W (heterogeneous) - T: The weight tensor that will be used in the convolutions; has size (M x C/group x kH x kW), where C is the number of channels, and kH and kW are the height and width of the kernel, and M is the number of feature maps. For more than 2 dimensions, the kernel shape will be (M x C/group x k1 x k2 x … x kn), where (k1 x k2 x … kn) is the dimension of the kernel. Optionally, if dimension denotation is in effect, the operation expects the weight tensor to arrive with the dimension denotation of [FILTER_OUT_CHANNEL, FILTER_IN_CHANNEL, FILTER_SPATIAL, FILTER_SPATIAL …]. X.shape[1] == (W.shape[1] * group) == C (assuming zero based indices for the shape array). Or in other words FILTER_IN_CHANNEL should be equal to DATA_CHANNEL.
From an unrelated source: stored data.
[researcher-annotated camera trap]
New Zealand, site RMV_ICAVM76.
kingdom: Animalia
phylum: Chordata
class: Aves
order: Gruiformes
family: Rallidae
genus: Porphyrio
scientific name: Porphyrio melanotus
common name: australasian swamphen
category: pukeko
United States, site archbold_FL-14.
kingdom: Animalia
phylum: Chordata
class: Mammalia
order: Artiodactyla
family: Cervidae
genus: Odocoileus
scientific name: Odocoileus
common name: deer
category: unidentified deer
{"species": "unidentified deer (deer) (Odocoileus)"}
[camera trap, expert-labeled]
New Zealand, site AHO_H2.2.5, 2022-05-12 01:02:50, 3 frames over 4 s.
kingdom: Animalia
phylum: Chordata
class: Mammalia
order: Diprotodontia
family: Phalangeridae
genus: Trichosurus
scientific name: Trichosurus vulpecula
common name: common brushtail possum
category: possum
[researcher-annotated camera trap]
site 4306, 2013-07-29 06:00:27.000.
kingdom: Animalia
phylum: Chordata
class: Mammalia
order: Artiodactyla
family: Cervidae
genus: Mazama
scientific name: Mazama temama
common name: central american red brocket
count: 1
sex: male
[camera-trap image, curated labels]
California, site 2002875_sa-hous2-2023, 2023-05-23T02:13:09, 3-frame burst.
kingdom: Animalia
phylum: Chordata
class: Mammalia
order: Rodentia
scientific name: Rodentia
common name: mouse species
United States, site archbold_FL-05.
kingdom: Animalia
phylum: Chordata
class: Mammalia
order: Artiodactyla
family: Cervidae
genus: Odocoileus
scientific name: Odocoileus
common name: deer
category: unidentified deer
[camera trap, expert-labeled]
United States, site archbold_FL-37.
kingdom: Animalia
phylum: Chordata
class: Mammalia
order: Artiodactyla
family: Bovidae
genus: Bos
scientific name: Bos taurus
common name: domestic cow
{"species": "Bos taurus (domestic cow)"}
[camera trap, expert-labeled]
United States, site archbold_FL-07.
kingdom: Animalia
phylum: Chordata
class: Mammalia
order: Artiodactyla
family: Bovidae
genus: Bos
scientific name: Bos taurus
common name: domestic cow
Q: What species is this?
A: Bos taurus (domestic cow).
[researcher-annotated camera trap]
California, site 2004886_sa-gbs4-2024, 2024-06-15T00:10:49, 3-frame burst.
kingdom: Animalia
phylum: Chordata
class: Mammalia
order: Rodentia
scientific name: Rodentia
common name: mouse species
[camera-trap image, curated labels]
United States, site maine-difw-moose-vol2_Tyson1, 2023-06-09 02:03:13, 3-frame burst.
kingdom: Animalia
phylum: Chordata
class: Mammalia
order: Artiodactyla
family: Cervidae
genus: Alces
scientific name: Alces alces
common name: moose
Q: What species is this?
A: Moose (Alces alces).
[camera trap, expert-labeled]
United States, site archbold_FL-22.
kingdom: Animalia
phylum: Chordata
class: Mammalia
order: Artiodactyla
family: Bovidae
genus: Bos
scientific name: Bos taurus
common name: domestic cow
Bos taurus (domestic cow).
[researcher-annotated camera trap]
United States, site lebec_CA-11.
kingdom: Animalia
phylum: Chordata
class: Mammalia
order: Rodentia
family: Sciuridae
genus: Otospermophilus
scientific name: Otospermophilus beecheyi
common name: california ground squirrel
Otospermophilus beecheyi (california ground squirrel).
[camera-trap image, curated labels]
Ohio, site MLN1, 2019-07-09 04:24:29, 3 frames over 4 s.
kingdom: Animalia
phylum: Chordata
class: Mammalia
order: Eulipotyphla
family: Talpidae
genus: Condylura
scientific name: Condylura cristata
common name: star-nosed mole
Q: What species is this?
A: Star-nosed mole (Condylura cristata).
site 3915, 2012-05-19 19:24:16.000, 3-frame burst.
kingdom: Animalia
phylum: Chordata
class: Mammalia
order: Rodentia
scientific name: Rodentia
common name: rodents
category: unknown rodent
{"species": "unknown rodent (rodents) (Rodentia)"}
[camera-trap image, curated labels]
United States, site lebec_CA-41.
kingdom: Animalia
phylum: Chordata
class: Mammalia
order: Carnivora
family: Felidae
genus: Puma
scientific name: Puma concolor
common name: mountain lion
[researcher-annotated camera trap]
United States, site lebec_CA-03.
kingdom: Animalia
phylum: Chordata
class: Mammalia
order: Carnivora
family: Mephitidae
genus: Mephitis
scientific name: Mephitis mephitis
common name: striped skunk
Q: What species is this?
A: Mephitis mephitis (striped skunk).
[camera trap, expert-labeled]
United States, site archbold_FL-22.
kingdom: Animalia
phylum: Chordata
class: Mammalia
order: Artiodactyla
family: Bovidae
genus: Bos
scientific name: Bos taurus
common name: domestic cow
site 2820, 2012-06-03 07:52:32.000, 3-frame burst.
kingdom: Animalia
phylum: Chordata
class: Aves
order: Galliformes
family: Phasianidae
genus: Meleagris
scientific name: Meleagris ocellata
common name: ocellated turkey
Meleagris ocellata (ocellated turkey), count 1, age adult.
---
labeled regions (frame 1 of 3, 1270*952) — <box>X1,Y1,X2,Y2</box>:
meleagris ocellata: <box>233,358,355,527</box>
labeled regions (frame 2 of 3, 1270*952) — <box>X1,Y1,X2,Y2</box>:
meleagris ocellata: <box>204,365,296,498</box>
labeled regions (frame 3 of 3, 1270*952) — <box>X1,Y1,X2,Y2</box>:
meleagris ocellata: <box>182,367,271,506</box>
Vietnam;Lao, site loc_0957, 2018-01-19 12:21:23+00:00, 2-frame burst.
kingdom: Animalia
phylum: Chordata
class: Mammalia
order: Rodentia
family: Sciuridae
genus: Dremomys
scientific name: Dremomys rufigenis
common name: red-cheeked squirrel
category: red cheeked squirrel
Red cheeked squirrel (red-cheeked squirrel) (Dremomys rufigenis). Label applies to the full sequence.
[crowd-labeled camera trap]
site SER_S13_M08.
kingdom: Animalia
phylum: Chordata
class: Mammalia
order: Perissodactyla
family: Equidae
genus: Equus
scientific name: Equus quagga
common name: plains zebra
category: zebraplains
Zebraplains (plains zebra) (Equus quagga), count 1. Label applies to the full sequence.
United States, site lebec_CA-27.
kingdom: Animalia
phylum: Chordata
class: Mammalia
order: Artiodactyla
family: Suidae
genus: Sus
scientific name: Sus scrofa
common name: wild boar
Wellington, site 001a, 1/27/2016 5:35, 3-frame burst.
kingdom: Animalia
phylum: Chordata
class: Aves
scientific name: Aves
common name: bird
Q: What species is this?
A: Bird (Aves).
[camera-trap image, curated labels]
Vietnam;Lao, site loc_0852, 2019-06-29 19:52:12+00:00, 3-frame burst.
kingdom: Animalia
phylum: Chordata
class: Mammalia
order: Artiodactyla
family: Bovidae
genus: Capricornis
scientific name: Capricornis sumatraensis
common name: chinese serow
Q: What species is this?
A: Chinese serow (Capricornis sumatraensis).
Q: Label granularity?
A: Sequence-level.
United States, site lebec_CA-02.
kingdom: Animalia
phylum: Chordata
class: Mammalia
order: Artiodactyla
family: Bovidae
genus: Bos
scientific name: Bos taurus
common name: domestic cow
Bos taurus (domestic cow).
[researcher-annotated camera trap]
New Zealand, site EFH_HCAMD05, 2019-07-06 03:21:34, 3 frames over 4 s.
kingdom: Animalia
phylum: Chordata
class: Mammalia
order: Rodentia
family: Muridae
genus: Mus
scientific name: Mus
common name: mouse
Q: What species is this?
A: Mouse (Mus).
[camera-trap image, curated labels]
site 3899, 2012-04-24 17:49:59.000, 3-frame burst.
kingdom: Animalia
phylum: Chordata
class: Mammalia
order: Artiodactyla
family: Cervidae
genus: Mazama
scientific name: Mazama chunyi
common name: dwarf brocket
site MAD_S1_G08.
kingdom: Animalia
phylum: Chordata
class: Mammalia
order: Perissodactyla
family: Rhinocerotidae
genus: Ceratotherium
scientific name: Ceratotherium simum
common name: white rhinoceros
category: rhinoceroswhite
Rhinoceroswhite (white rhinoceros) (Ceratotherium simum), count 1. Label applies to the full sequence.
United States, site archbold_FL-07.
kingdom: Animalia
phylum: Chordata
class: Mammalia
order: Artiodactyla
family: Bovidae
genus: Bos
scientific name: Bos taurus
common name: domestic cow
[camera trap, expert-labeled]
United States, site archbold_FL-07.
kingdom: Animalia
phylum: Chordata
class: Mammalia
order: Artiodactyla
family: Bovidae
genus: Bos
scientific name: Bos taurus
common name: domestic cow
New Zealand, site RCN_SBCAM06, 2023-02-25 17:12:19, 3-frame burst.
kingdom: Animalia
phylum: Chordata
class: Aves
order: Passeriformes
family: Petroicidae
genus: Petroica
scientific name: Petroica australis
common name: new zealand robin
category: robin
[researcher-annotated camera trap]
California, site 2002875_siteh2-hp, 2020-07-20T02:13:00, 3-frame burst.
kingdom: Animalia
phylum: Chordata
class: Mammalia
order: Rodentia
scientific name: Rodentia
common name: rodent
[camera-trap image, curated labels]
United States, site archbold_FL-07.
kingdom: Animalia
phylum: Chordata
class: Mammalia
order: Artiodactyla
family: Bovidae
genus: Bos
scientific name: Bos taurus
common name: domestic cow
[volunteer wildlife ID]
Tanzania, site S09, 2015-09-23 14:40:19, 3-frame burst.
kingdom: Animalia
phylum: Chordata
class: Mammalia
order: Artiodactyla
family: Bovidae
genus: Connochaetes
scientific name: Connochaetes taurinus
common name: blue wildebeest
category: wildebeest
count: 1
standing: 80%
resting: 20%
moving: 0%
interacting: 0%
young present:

B (optional, heterogeneous) - T: Optional 1D bias to be added to the convolution, has size of M.
Outputs
Y (heterogeneous) - T: Output data tensor that contains the result of the convolution. The output dimensions are functions of the kernel size, stride size, and pad lengths.
Type Constraints
T in ( tensor(double), tensor(float), tensor(float16) ): Constrain input and output types to float tensors.